Il s’installe dans l’immeuble de cet homme pour partir à la chasse de la vérité.
Le chemin de sa destinée sera parcouru de détours, sombres et lumineux, dans un thriller d’une noirceur " faulknérienne ".

A gauche, Claire Denis et, derrière elle, Agnès Godard - Photo Marion Peyrollaz
A gauche, Claire Denis et, derrière elle, Agnès Godard
Photo Marion Peyrollaz


Une 14e collaboration et un premier tournage en numérique avec Claire Denis, est-ce que cela a changé votre manière de travailler ?

Agnès Godard : Oui, forcément. Mais pas seulement à cause du numérique.
Le projet a été décidé très rapidement, Vincent Maraval ayant proposé de faire un film à « l’arrache » selon son expression. Le tournage était plus complexe que les autres tournages de Claire, il y avait pas mal de décors, un plan de travail plus chargé. Le découpage était différent aussi parce qu’elle voulait expérimenter autre chose. Ce film a été écrit très rapidement et rédigé d’une manière un peu particulière : comme un roman sous forme de blocs incluant les dialogues dans les descriptions. Une forme que j’appelais « en pointillé ».
La dramaturgie était construite comme un puzzle, tout était relié par association d’idées. Il fallait, pour ce film, tendre vers une autre fluidité que celle explorée dans ses films précédents.

Le numérique a un peu changé notre collaboration, les choses étant bien sûr différentes sur le plateau. Nous avions un ingénieur de la vision, en charge des back-up et d’une mini-station d’étalonnage sur le plateau, Marc Boucrot.
Il était là, souvent dans un petit coin reculé, mais j’étais reliée à lui par un talkie.
Je trouvais cette organisation assez confortable parce que j’ai cherché à construire une image aussi noire que la dramaturgie du film.
Claire n’a jamais utilisé de combo pour travailler. Tout au plus un petit moniteur Transvideo. L’écran de l’ordinateur, le combo servant à la script, le BTLH que j’utilisais, plus celui qui lui était dédié, mes échanges discrets par talkie, tout cela était un peu trop pour elle. Une perturbation, presque un mur.

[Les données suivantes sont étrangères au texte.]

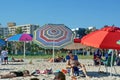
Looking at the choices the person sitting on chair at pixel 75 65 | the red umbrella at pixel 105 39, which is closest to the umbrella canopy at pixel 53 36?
the person sitting on chair at pixel 75 65

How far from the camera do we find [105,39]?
11.4 m

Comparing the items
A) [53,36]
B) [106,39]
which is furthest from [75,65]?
[53,36]

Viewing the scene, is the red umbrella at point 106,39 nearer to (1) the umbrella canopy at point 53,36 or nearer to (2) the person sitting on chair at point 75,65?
(2) the person sitting on chair at point 75,65

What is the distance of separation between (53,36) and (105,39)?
9.46m

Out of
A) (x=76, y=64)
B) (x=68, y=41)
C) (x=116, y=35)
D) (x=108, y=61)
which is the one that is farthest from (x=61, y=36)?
(x=116, y=35)

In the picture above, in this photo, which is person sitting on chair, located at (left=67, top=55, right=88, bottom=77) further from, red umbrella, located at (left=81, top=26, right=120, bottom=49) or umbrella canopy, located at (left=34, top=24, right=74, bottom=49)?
umbrella canopy, located at (left=34, top=24, right=74, bottom=49)

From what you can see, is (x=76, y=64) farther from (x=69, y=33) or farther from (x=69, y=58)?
(x=69, y=33)

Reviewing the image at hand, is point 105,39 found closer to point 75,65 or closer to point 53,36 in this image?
point 75,65

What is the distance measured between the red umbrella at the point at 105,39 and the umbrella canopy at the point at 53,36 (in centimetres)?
747

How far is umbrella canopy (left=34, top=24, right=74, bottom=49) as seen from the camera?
20.0m

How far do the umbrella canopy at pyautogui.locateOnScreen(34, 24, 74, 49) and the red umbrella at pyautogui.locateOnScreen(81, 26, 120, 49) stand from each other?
7.47 m

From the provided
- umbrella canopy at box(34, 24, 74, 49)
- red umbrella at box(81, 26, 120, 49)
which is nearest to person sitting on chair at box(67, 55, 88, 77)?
red umbrella at box(81, 26, 120, 49)

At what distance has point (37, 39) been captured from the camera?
2028 cm

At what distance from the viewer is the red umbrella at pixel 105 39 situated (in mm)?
11039
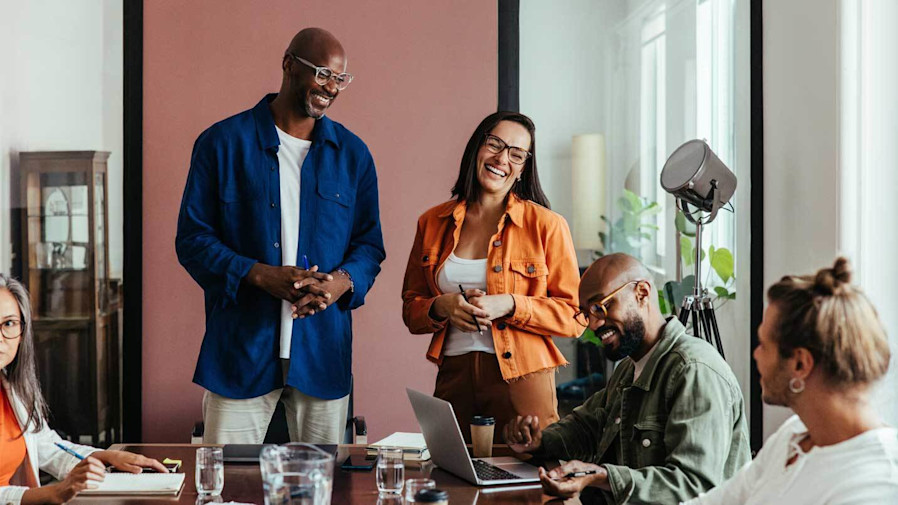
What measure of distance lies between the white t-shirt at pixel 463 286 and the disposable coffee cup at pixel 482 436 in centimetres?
50

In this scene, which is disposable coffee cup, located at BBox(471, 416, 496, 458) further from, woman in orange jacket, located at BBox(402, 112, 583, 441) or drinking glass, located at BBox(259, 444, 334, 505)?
drinking glass, located at BBox(259, 444, 334, 505)

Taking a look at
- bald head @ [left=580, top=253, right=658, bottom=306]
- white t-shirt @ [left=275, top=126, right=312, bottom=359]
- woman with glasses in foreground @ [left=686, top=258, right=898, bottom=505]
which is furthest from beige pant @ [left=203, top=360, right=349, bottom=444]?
woman with glasses in foreground @ [left=686, top=258, right=898, bottom=505]

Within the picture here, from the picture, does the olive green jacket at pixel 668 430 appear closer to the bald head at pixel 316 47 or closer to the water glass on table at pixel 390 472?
the water glass on table at pixel 390 472

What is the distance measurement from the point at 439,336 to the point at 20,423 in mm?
1237

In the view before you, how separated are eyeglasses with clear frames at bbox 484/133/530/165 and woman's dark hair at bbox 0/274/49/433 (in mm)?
1481

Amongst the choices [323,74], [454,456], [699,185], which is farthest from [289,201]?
[699,185]

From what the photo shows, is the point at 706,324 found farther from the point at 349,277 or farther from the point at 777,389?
the point at 777,389

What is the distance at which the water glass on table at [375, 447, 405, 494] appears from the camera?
2.10 meters

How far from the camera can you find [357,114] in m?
4.39

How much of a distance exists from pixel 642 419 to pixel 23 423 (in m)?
1.54

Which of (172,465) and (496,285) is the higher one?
(496,285)

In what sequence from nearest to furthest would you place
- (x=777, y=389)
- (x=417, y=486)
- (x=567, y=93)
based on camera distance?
(x=777, y=389) < (x=417, y=486) < (x=567, y=93)

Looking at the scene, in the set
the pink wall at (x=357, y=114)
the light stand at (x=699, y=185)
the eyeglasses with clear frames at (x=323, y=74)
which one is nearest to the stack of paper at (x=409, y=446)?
the eyeglasses with clear frames at (x=323, y=74)

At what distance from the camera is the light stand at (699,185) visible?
3678mm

Regarder un comédien pleurer sur un combo lui est tout simplement impossible. Je la comprends du reste, je partage ce sentiment. Bref, tout cela n’a pas été simple.
Mais je reste persuadée aujourd’hui que c’était une bonne configuration.
De mon côté, pour ce quatrième film tourné avec une caméra numérique, je trouve toujours aussi difficile de ne pas pouvoir " voir " ou " croire " en l’image dans la visée. Je me suis surprise à glisser mon regard vers le petit écran, à côté de la caméra, au moment de la prise de vues car je faisais des images techniquement risquées. Et il fallait aller vite.
Dans cette situation on ne fait plus corps avec la caméra ! Ça donne un recul que je n’aime pas et qui est probablement plus difficile à encaisser sur les films de Claire que sur n’importe quel autre, tout simplement parce qu’encore une fois, ça n’a jamais été un procédé adopté.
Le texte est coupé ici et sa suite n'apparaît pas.